The last cake was Aden's, which she made again herself for the annual "Food for Thought" fundraiser for the Hunger Task Force at her school. She won first place the last three years (her freshman year for her dragon/geode cake, next for her candy sushi plate, and last year for her working chess set). And while looking for links I realized I never posted about her chess board cake, so here's a peek at last year's cake, with pieces all made from modeling chocolate:
We joked this year she should simply make a cake in the shape of a first place trophy. As funny an idea as that was, Aden is too modest for that, so she went with a sandcastle.
Aden's sandcastle cake utilized most of my failed piñata cake attempts. (Lest anyone think we were being wasteful!) She kneaded together the crumbled cake with icing the way you do when making cake pops, and sculpted the outer structure of her sandcastle. There were failed attempts to build tall towers using the rice crispy treats that weren't sound enough to survive being transported to her school before she settled on the lower design. The center of the cake was regular cake. The turrets were made of ice cream cones. Everything was covered with icing, then coated with graham cracker crumbs. Aden made her own modeling chocolate to create all the shells and pearls. (She wanted company when she stayed up late the last night to finish it all, so she let me paint all her little shells with food coloring.)
The sandcastle cake was heavy, as well as spectacular. And yes, she won first place again. She even got an extra award for having participated in the fundraiser all four years of her time in high school. (Personally, I think having four amazingly decorated cakes are a cool addition to her portfolio for college.)

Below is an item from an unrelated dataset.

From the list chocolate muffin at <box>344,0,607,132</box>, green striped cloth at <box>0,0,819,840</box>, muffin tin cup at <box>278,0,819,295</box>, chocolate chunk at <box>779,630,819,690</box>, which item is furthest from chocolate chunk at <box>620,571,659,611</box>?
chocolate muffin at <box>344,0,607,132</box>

With cakes finally finished, we set in on holiday cards.
I had a thought to make some simple trees out of pretty paper and leave it at that. We make so many, I find it easier if they are basic and identical. But my kids made all of them this year, and the three of them kept switching places in the assembly line (mostly because when Mona gets slap-happy the cards get weird and the other two object, although personally I like the weird). So all the cards are really different from each other this year. And several ended up being assembled upside-down, so if you're someone on our list who gets one of those, it's not some kind of "holiday in crisis" message like an upside-down flag. It's just...kids. They may be 18, 16, and 13 now, but definitely still kids.
Here is a sampling of how some of these cards came out:
It's been a busy birthday/holiday season. Lots of concerts and recitals, lots of people coming and going. One of the best parts of performing at this time of year, is we usually get to do it in some pretty beautiful venues. I never take that for granted.
We even got a new mirror ball for the living room as our family present this year. (Yes, we have a mirror ball year round in our living room.) The old mirror ball's motor died, so we upgraded to a bigger ball. Too big a one, actually, since my brain didn't fully comprehend what going from an 8-inch diameter ball to a 16-inch ball really meant. We also ordered a separate motor with a super handy remote control, but it was REALLY fast (30-something revolutions a minute), so we returned both the giant ball and the fast motor for a more reasonable sized ball (12 inches), and a nice slow motor (about 4 rmp).
So it's been a season full of lights and music and laughter and family, and I don't know what more anyone could want. Well, better health for a few of us. We are hoping for everyone feeling fine in the new year. Beyond that? We're great. Hope you are, too.
Happy Everything, and we'll catch up again in 2020.